Update the following lines so that every "carved stone statue" becomes "stone sculpture" and nothing else changes. Leave the pictures out of your answer.

[Start]

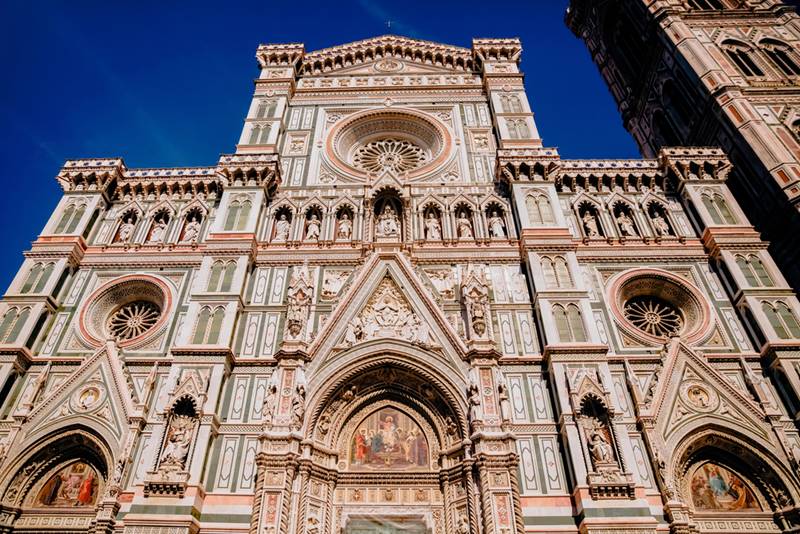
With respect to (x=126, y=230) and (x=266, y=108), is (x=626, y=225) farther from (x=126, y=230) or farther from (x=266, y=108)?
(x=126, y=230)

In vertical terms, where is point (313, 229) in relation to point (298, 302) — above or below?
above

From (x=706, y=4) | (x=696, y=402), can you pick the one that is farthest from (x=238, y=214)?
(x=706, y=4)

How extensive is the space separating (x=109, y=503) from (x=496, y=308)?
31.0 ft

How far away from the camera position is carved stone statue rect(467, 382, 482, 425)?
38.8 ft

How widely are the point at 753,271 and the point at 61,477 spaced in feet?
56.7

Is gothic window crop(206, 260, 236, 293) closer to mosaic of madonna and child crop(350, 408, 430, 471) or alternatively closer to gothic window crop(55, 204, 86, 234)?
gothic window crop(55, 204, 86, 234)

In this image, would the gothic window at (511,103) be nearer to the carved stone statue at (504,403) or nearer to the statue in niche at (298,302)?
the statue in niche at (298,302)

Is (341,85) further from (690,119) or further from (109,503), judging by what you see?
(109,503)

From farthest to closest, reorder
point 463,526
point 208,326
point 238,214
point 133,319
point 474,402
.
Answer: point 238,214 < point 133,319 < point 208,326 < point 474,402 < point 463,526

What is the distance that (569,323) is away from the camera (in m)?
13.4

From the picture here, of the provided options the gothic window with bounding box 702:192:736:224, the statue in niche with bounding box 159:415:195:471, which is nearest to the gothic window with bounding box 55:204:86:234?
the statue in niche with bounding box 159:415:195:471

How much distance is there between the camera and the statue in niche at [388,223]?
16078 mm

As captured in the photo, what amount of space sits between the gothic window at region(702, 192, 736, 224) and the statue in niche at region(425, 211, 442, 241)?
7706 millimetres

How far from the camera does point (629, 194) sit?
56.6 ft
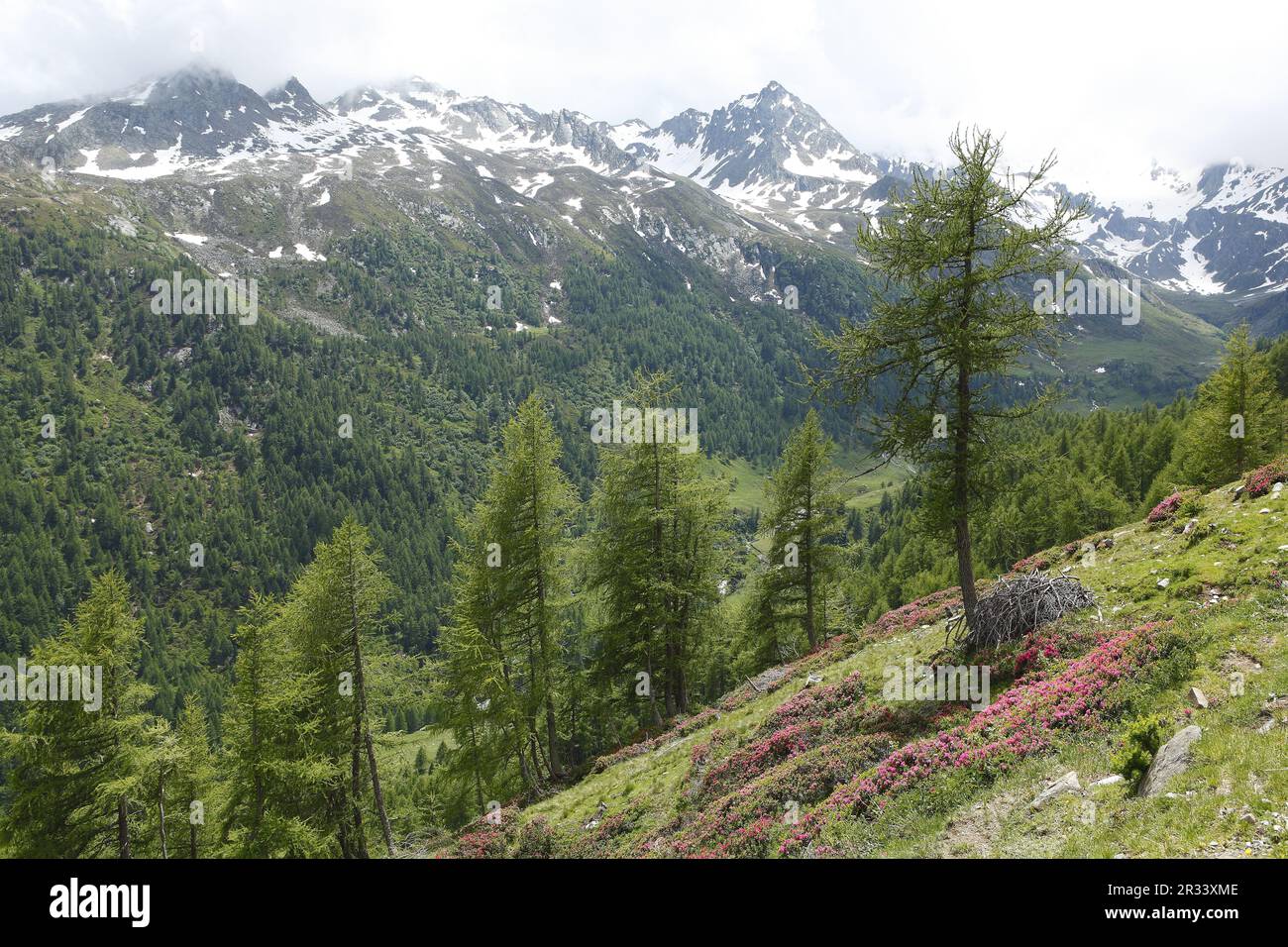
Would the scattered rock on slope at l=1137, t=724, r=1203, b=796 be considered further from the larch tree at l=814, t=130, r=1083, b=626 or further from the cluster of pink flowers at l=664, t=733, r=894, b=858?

[End]

The result ->
With respect to (x=126, y=230) and (x=266, y=108), is (x=626, y=225) farther from (x=126, y=230) or farther from (x=266, y=108)?
(x=126, y=230)

In vertical terms, where is point (313, 229) in relation to point (298, 302) — above or below?
above

From (x=706, y=4) | (x=696, y=402), can you pick the one that is farthest from (x=238, y=214)?
(x=706, y=4)

How extensive is the space separating (x=109, y=503) from (x=496, y=308)?
31.0 ft

How far away from the camera position is stone sculpture rect(467, 382, 482, 425)?
38.8 ft

How widely are the point at 753,271 and the point at 61,477 spaced in feet?
56.7

Is gothic window crop(206, 260, 236, 293) closer to mosaic of madonna and child crop(350, 408, 430, 471) or alternatively closer to gothic window crop(55, 204, 86, 234)?
gothic window crop(55, 204, 86, 234)

In this image, would the gothic window at (511,103) be nearer to the stone sculpture at (504,403) or nearer to the statue in niche at (298,302)?
the statue in niche at (298,302)

Is (341,85) further from (690,119) or further from (109,503), judging by what you see?
(109,503)

From farthest to closest, reorder
point 463,526
point 208,326
point 238,214
point 133,319
point 474,402
.
Answer: point 238,214 < point 133,319 < point 208,326 < point 474,402 < point 463,526

What is the distance that (569,323) is away from the camera (in m)?
13.4

From the picture here, of the provided options the gothic window with bounding box 702:192:736:224, the statue in niche with bounding box 159:415:195:471, which is nearest to the gothic window with bounding box 55:204:86:234?
the statue in niche with bounding box 159:415:195:471

How much distance is there between the camera and the statue in niche at [388,223]?
16078 mm

As captured in the photo, what amount of space sits between the gothic window at region(702, 192, 736, 224) and the statue in niche at region(425, 211, 442, 241)?
7706 millimetres

How far from the camera does point (629, 194) sit?
56.6 ft
Would the scattered rock on slope at l=1137, t=724, r=1203, b=796 be considered further from the larch tree at l=814, t=130, r=1083, b=626 or further from the cluster of pink flowers at l=664, t=733, r=894, b=858?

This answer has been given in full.